There’s no reason to embroider this. The Bundys and their supporters want the federal government to hand over federally held lands, free of charge, to the people in the area, so they can enrich themselves off those lands without paying the taxpayers back for what they use. Some of the folks want to graze animals for free, some want access to the minerals under the ground to sell without having to buy them first, and others want to cut down trees they didn’t buy and sell them at a profit. The common theme here is that the taxpayers should give them a bunch of stuff we own, because “freedom” and “constitution” and “the people” and whatever nonsense words they are flinging around to say they want free stuff.

What’s frustrating is that it’s not entirely unreasonable for citizens of the U.S. government to want access to federal lands, within reason. It does belong, as Bundy says, to “the people.” But the fact is they are already getting this. Ranchers in Nevada only pay the government $1.35 per cow per month to use federal lands for grazing, compared to the average $15-$18 that private land owners get. This difference amounts to a huge federal giveaway to ranchers. But getting $13 per cow per month in free cash isn’t enough for these greedy monsters. No, they want the federal government to cover the entire cost of their cattle grazing. Because “freedom” and “the constitution.”


Sledgehammer Shannon

Not buying into the Uber Goober:
Liss-Riordan has heard all this before. When she litigated similar cases on behalf of cleaning workers, the cleaning companies claimed they were simply connecting broom-pushing "independent franchises" with customers. When she won several landmark cases brought by exotic dancers who had been misclassified as contractors, the strip clubs argued that they were "bars where you happen to have naked women dancing," Liss-Riordan recounts with a wry smile. "The court said, 'No. People come to your bar because of that entertainment. Adult entertainment. That's your business.'"

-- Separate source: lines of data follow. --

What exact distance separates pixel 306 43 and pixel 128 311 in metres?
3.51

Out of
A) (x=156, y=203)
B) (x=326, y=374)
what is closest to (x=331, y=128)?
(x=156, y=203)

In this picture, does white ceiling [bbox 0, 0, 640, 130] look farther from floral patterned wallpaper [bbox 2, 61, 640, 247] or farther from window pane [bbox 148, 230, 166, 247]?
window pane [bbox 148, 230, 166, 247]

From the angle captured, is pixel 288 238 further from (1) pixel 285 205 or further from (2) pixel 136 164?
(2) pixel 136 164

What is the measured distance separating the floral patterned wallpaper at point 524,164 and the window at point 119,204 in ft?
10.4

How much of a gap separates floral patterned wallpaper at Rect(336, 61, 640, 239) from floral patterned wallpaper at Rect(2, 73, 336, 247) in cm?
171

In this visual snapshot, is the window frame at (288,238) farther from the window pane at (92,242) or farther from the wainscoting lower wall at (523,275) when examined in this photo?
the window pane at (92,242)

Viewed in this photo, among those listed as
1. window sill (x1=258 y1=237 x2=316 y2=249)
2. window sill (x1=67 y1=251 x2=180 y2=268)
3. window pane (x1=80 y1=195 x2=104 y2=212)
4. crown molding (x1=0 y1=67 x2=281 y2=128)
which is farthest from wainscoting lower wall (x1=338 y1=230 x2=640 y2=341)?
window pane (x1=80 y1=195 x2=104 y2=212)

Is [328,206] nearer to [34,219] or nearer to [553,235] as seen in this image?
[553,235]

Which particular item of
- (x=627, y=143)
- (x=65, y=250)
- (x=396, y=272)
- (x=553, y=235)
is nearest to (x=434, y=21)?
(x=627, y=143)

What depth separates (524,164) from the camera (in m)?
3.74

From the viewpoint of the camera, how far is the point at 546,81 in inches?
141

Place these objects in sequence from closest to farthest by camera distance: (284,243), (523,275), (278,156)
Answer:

Uber's argument is pretty similar to that of the strip clubs. "Uber is obviously a car service," she says, and to insist otherwise is "to deny the obvious."

A Tale of Three Storms

Storm #1 is done here (0.20" at Sac Exec Airport, which is more than I expected, seeing how the storm hit coastal areas like Monterey and San Diego, plus the Coast Range harder). It's still raining in various places (lots of rain in Arizona, particularly just north of Tucson). Storm #2 comes in later tonight, and Storm #3 on Wednesday.

Then, a break for a while, towards the weekend.

Then, the badly-battered Really Resilient Ridge will cave in next week, on Tuesday, January 12th, and finally expose California to the raw fury of the North Pacific. Next week should be great!

My Life Has Been In Cool Places

Sacramento is #4 and Albuquerque is #5! Woohoo!
At a time when many of the people living in said cities are wondering, where to next, take a look at these five secretly cool destinations. Believe it or don't believe it - things are absolutely happening. Put on your big pioneer pants and jump in before everyone else does.

Battles Of The Past Yet To Happen

Lt. Commander Rebecca Jordan, hero of Smog Town troops in the Battle of Interstate 5.

Time to review New Year's 2014. Time to revisit "The Great War of the Californias" (which was won by everyone declaring victory and going home).


Among the holdings at the Di Rosa Art Museum near Napa. They actually have on display the immense panoramic canvas of "The Battle of San Francisco". Salute the heroes of that Great War!